■ Texto extraído:
☆ ☆ ☆ ☆

Kesser Jones, o editor de grandes discos! Confira a entrevista completa

O post de hoje será uma entrevista com o grande Editor de Áudio Kesser Jones, que trabalha há muito tempo no mercado musical, tendo feito as edições de grandes nomes da música brasileira como Ivete Sangalo, Zezé di Camargo & Luciano e Leonardo. Kesser nos conta um pouco sobre a sua história e carreira, sobre as competências para o trabalho em estúdio e sobre seu processo criativo. 

Kesser Jones editando uma música

O COMEÇO

Q: Oi Kesser! Tudo bem? Pode dizer pra gente há quanto tempo você trabalha com áudio?

K: Olá Karen! Meu primeiro cachê foi trabalhando com a música, num coro infantil que minha família e amigos faziam no Dias das Crianças. E depois comecei a tocar “profissionalmente” nos anos seguintes. Fiz muito bailes e trabalhei como músico tecladista, diretor musical, midi man (sim, eu sou dessa época) até 1999, e obviamente, com vários outros tipos de trabalho nada a ver com música, pra complementar a renda (informática, autocad).

Em 1999 tive meu primeiro contato realmente profissional com o estúdio, ainda como músico, ajudando um amigo a fazer um disco todo programado no teclado e no Cakewalk. Nessa época, os estúdios pequenos e médios usavam Adat, enquanto que os maiores tinham o Adat pra transcrever esses materiais pré-produzidos em estúdios menores pra fita de 2″.

Então chegou o tal do Pro Tools nos grandes estúdios. E nessa época ninguém aqui no Brasil sabia muita coisa – mas não me entenda mal, é óbvio que existiam pessoas que sabiam ler o manual e fazer o básico que era necessário a ser feito – mas nessa época usávamos hardware separado só pra gerar e ler timecode pra poder sincronizar esses dispositivos. Essa rotina era nova, e como toda rotina nova, um milhão de problemas. E eu sempre tive talento pra lidar com problemas…rs

Nessa época, a edição era com Auto Tune 1 e Pitch ‘n Time, e só depois veio aparecer Melodyne. E edição nessa época era basicamente afinar a voz e Sound Replacer (que eu nunca gostei, salvo raras exceções, como ponta de surdos…rs, mas como editor você executa o que a produção, engenheiro ou artista requerem)

Enfim, vim desse background de músico em que o “VS” era uma programação MIDI e que era dever do tecladista em casa. Não tinha VS… rs.

☆ ☆ ☆ ☆

■ Material coletado:
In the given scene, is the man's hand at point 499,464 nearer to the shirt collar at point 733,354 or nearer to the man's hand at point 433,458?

☆ ☆ ☆ ☆

■ O que fazer:
- a) Segundo a entrevista com Kesser Jones, em que ano ele teve o primeiro contato realmente profissional com o estúdio?
- b) Dê continuidade à entrevista com Kesser Jones a partir do ponto em que ela termina.

■ Lista de respostas:
- a) Em 1999.

- b)
TRANSIÇÃO PRO DIGITAL

O fato de eu programar facilitou muito nessa transição. Eu já tinha teclados com saídas Spdif e Adat, então já tinha que saber tratar essa coisa de master/slave no ambiente digital. Isso me ajudou muito nessa época (1999 – 2002). O Pro Tools era um sistema absurdamente caro. Não existia a possibilidade de qualquer editor ter! Então era sempre do estúdio ou a gravadora alugava um sistema pra você operar. Nesse período, eu trabalhei com um amigo falecido, Wanderley Guarino, que trabalhava com César Augusto, um famoso produtor de sertanejo da época.

Eu também sempre gostei muito de ler manuais, então me especializei em deixar Macs de estúdio mais espertinhos pra trabalhar com áudio, e nessa época eu prestava muito serviço no Mosh. Começamos a fazer primeiramente os discos do povo dessa época: Zezé, Leonardo, entre inúmeros outros produzidos pelo César Augusto. 

Fiz isso lá durante 2 anos, e depois voltei à Brasília querendo desistir de trabalhar com música. Por volta de 2001, fui pra Curitiba produzir um show de uma banda de reggae que havia produzido o disco com Wanderley. De lá, Flávio Sena (que anteriormente já tínhamos trabalhado num DVD de Zezé que ele não tinha gostado do resultado final) foi contratado por uma gravadora pra tentar recuperar e fazer o artista mudar de ideia pra ela não perder o investimento que havia feito no DVD. Pra alegria da gravadora, nós conseguimos no final das contas!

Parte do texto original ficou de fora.